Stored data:
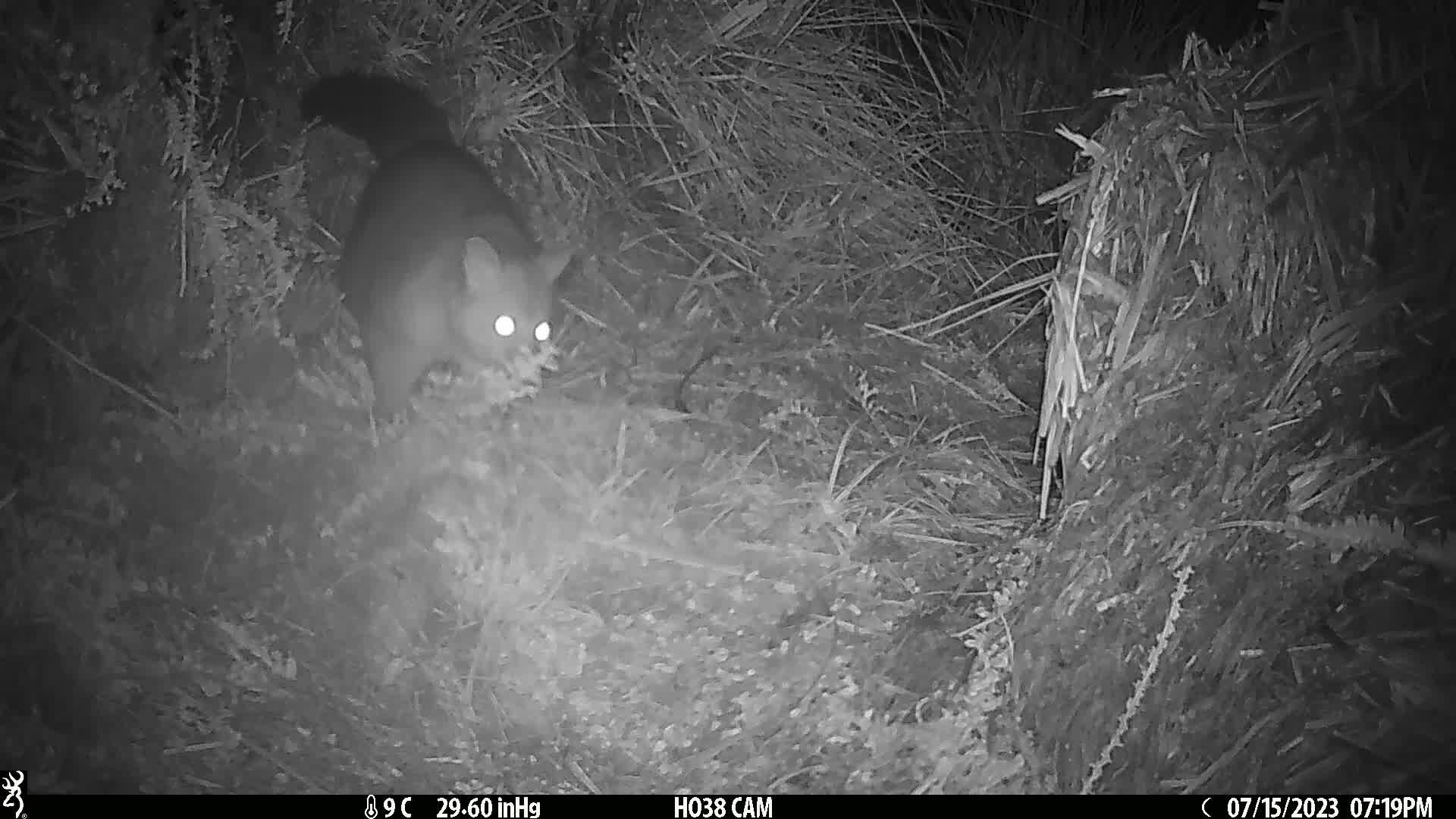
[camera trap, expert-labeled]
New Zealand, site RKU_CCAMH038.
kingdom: Animalia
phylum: Chordata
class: Mammalia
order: Diprotodontia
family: Phalangeridae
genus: Trichosurus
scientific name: Trichosurus vulpecula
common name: common brushtail possum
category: possum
Possum (common brushtail possum) (Trichosurus vulpecula).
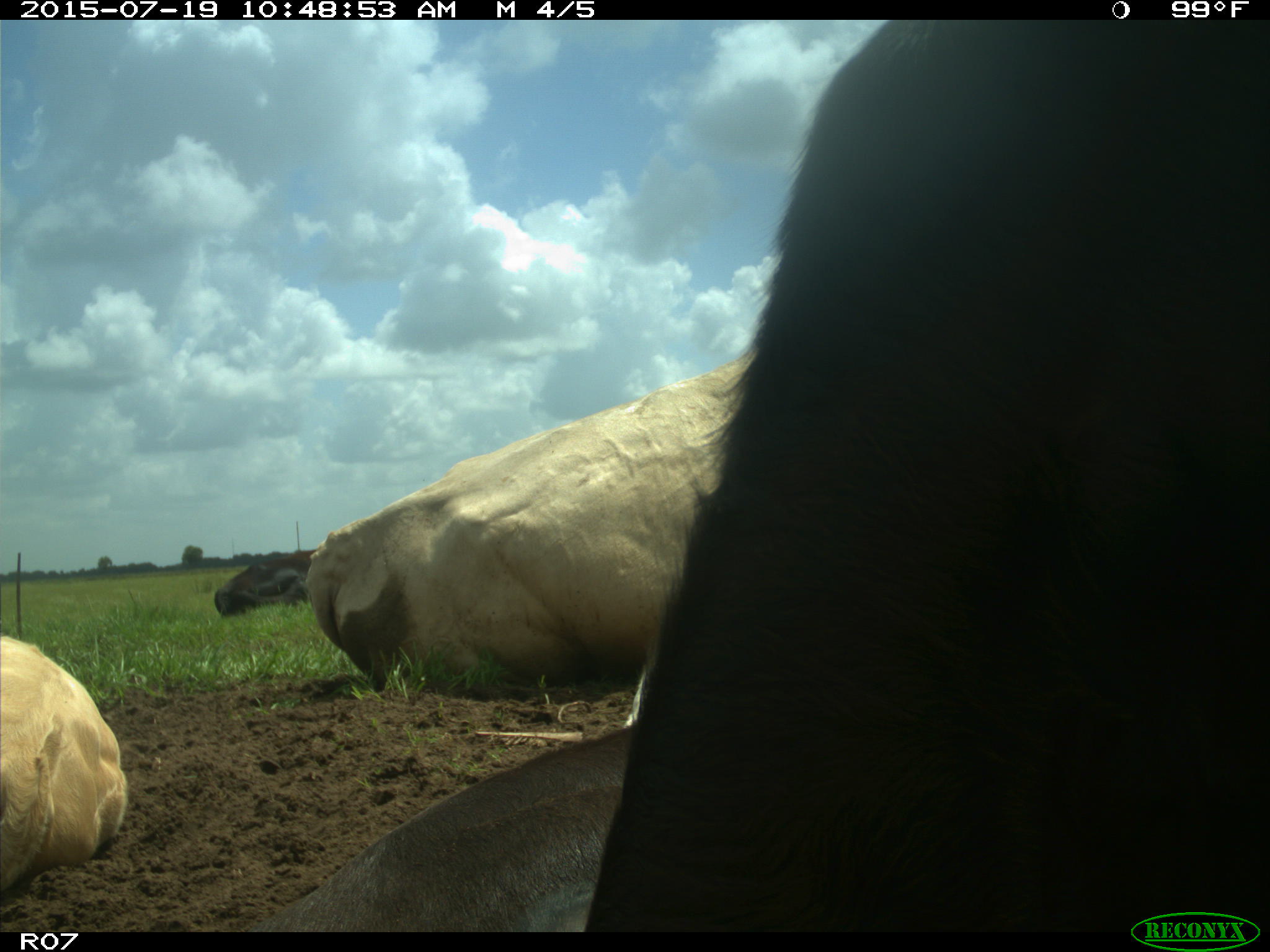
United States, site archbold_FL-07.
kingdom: Animalia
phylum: Chordata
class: Mammalia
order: Artiodactyla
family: Bovidae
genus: Bos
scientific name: Bos taurus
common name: domestic cow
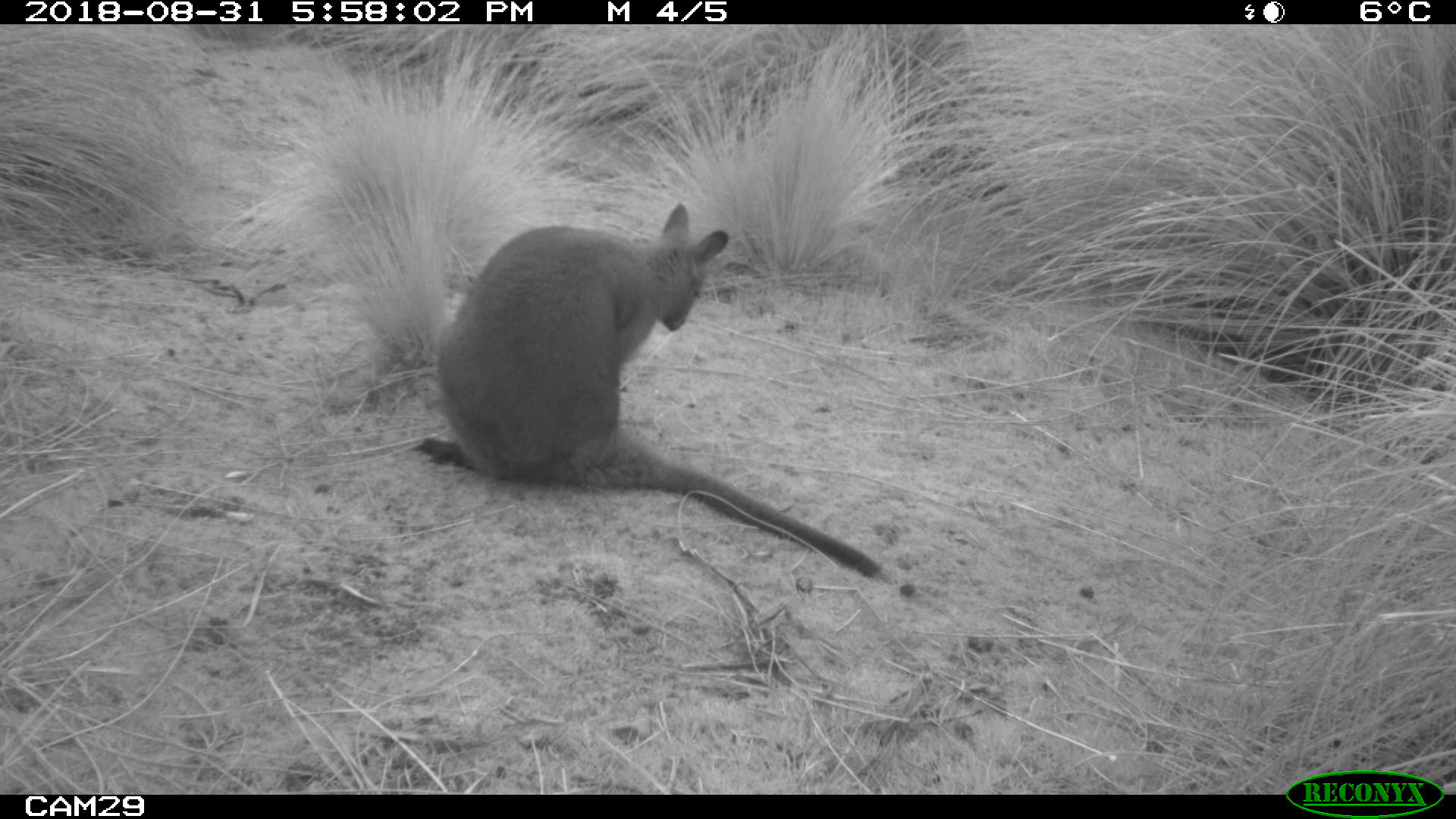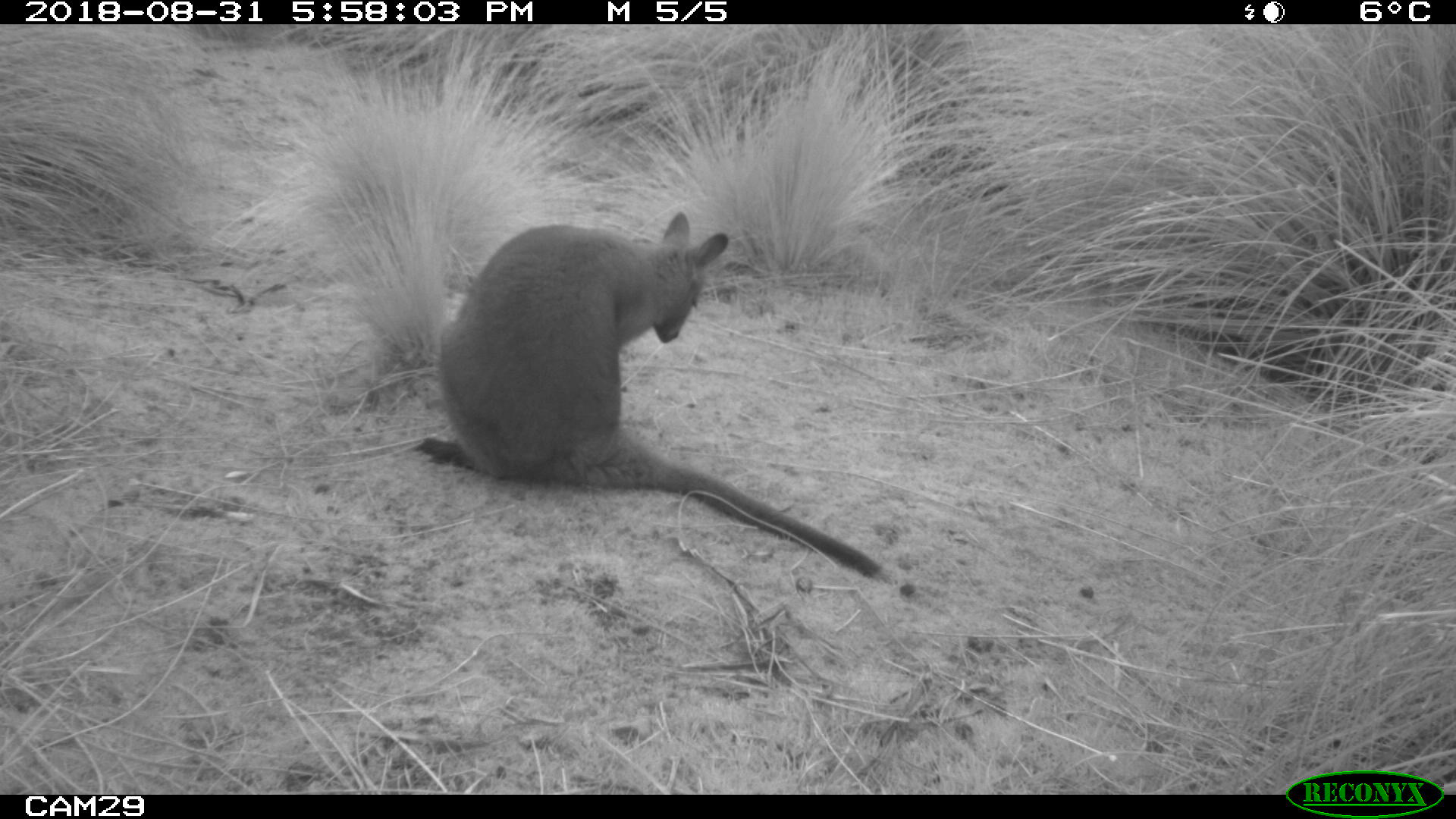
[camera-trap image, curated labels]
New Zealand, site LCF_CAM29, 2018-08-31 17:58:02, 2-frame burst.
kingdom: Animalia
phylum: Chordata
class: Mammalia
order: Diprotodontia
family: Macropodidae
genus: Notamacropus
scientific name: Notamacropus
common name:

What you have to do ▸
Copy out the entries verbatim, but skip every picture.

Result of the task ▸
[camera trap, expert-labeled]
New Zealand, site RKU_CCAMH038.
kingdom: Animalia
phylum: Chordata
class: Mammalia
order: Diprotodontia
family: Phalangeridae
genus: Trichosurus
scientific name: Trichosurus vulpecula
common name: common brushtail possum
category: possum
Possum (common brushtail possum) (Trichosurus vulpecula).
United States, site archbold_FL-07.
kingdom: Animalia
phylum: Chordata
class: Mammalia
order: Artiodactyla
family: Bovidae
genus: Bos
scientific name: Bos taurus
common name: domestic cow
[camera-trap image, curated labels]
New Zealand, site LCF_CAM29, 2018-08-31 17:58:02, 2-frame burst.
kingdom: Animalia
phylum: Chordata
class: Mammalia
order: Diprotodontia
family: Macropodidae
genus: Notamacropus
scientific name: Notamacropus
common name:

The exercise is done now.